Report: Michael Malone had a very predictable reaction to firing
Apr 12, 2025, 10:00 PM | Updated: 10:06 pm
Michael Malone found himself in a situation all coaches expect to be in this week: being told that he was fired.
Michael Malone also found himself in a situation that few coaches ever expect to experience: being told that he was fired as his team was at the cusp of the postseason. It was the latest coaching change in NBA history for a team headed for the playoffs.
One of the most shocking organizational housecleanings in North American major professional sports history claimed the only head coach to bring the Denver Nuggets a Larry O’Brien Trophy earlier this week, along with general manager Calvin Booth.
When Malone first became the Nuggets’ coach, he inherited a team backsliding into irrelevance. He helped rebuild the team, first returning it to contention, then scaling it to heights it had never experienced.
So, if he didn’t handle receiving the shocking news with magnanimity, that would be understandable.
According to ESPN’s Brian Windhorst, that was exactly the case.
WINDHORST: MICHAEL MALONE WAS “NOT CALM”
“By the way, it got out pretty quickly in the NBA that Michael Malone’s reaction was not calm,” Windhorst said during his Hoop Collective podcast this week.

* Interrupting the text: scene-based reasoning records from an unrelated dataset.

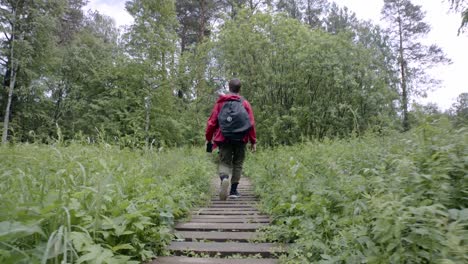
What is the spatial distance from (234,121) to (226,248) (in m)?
3.03

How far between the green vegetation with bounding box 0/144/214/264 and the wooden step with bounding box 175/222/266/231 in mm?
241

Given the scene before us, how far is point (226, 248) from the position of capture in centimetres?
297

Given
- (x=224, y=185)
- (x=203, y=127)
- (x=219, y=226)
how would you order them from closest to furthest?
(x=219, y=226) → (x=224, y=185) → (x=203, y=127)

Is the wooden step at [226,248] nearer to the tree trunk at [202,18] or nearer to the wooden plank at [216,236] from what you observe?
the wooden plank at [216,236]

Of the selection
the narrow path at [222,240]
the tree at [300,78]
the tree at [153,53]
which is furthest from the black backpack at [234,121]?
the tree at [153,53]

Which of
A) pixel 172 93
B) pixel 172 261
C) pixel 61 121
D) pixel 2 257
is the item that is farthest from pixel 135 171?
pixel 61 121

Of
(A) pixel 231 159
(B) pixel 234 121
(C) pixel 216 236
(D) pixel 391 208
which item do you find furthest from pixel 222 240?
(A) pixel 231 159

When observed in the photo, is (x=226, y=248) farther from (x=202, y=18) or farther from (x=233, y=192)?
(x=202, y=18)

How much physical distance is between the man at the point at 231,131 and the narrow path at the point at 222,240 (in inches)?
48.2

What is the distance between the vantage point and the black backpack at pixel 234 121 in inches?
225

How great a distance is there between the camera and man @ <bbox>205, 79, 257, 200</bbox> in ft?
18.8

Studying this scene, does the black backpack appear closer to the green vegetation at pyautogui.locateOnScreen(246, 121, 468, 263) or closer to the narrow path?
the narrow path

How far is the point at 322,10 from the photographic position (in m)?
29.9

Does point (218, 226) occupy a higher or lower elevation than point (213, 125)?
lower
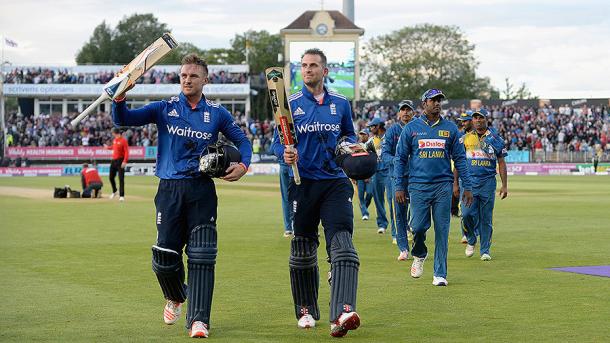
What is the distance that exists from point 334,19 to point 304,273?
82.6 m

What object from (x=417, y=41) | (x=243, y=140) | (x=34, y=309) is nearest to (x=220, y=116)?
(x=243, y=140)

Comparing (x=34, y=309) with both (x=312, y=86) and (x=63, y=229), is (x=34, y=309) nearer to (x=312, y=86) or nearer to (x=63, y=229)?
(x=312, y=86)

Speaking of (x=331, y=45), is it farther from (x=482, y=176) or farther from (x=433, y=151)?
(x=433, y=151)

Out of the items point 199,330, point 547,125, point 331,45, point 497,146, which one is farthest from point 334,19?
point 199,330

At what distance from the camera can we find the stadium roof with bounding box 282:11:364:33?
89625mm

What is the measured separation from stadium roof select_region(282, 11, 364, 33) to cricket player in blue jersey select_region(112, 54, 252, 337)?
80500 mm

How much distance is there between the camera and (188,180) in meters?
8.96

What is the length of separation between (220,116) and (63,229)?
41.6 ft

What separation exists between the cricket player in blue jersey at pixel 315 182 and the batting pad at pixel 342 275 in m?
0.01

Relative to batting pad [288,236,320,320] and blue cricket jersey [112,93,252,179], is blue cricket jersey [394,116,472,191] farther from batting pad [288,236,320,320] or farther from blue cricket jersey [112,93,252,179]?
blue cricket jersey [112,93,252,179]

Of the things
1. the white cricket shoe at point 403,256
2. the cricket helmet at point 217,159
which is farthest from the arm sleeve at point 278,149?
the white cricket shoe at point 403,256

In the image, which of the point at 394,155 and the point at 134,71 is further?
the point at 394,155

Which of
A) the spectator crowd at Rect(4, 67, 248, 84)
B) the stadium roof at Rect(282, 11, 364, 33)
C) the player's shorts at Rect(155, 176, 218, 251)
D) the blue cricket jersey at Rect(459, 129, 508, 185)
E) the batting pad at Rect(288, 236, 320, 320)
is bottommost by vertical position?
the batting pad at Rect(288, 236, 320, 320)

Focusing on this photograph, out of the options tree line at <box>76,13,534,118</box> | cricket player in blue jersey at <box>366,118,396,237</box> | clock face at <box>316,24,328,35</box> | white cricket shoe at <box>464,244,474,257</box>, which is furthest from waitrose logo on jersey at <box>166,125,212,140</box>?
tree line at <box>76,13,534,118</box>
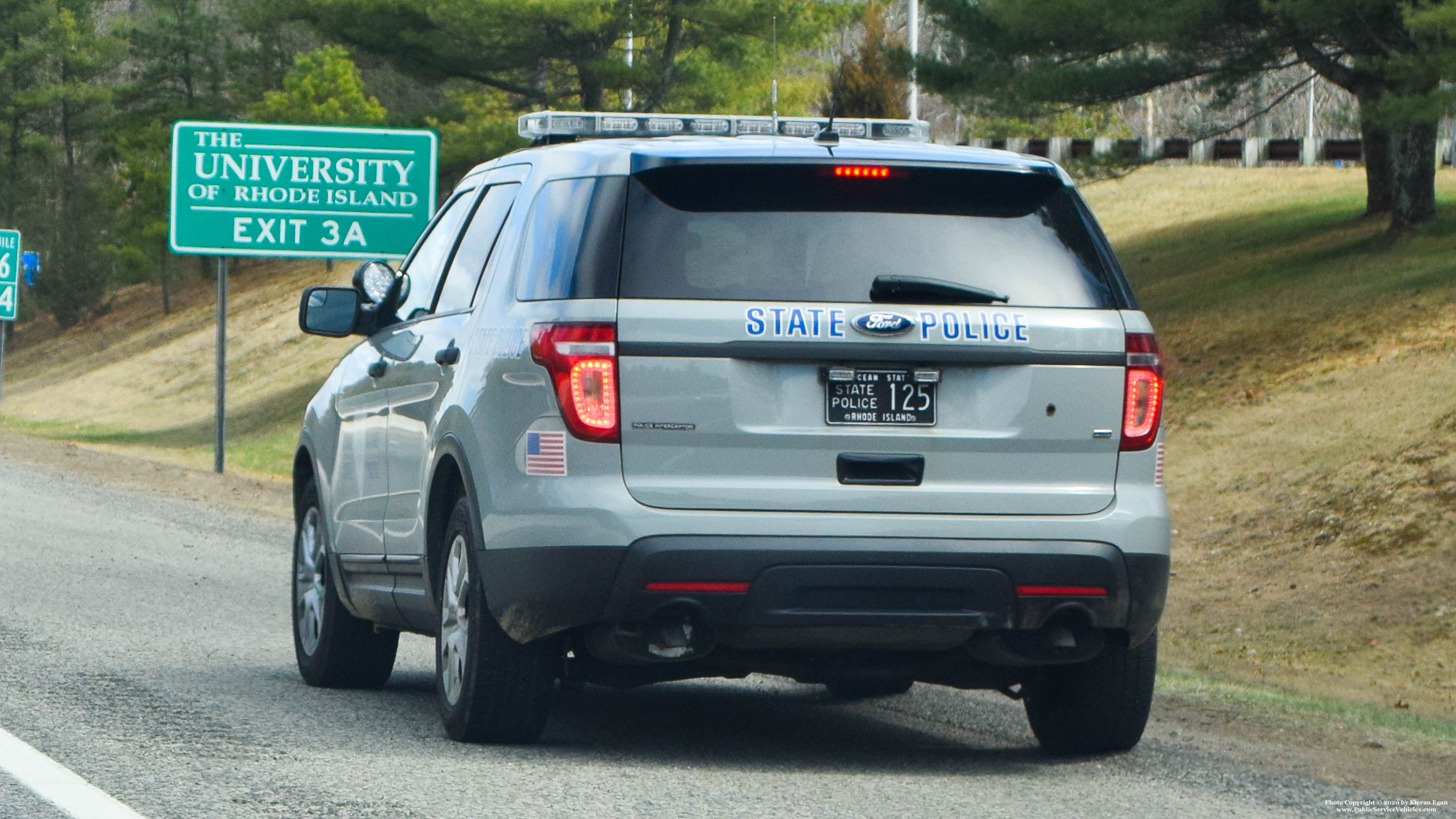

“Shocker,” co-host Tim MacMahon chimed in.
“Not a surprise,” Windhorst continued. “I don’t blame him. Don’t blame him.”
The anecdote was thrown in as an aside to a larger discussion about the coaching change, organizational alignment and the impact on — and reaction of — Nikola Jokić.
Michael Malone was replaced by David Adelman. Under his interim stewardship, the Nuggets have won two-straight games heading into their regular-season finale against the Houston Rockets on Sunday afternoon.
The longtime coach could be fiery around officials and on the sideline when things got heated.
And at least according to one report, that happened when he learned of the end of his Nuggets tenure, too.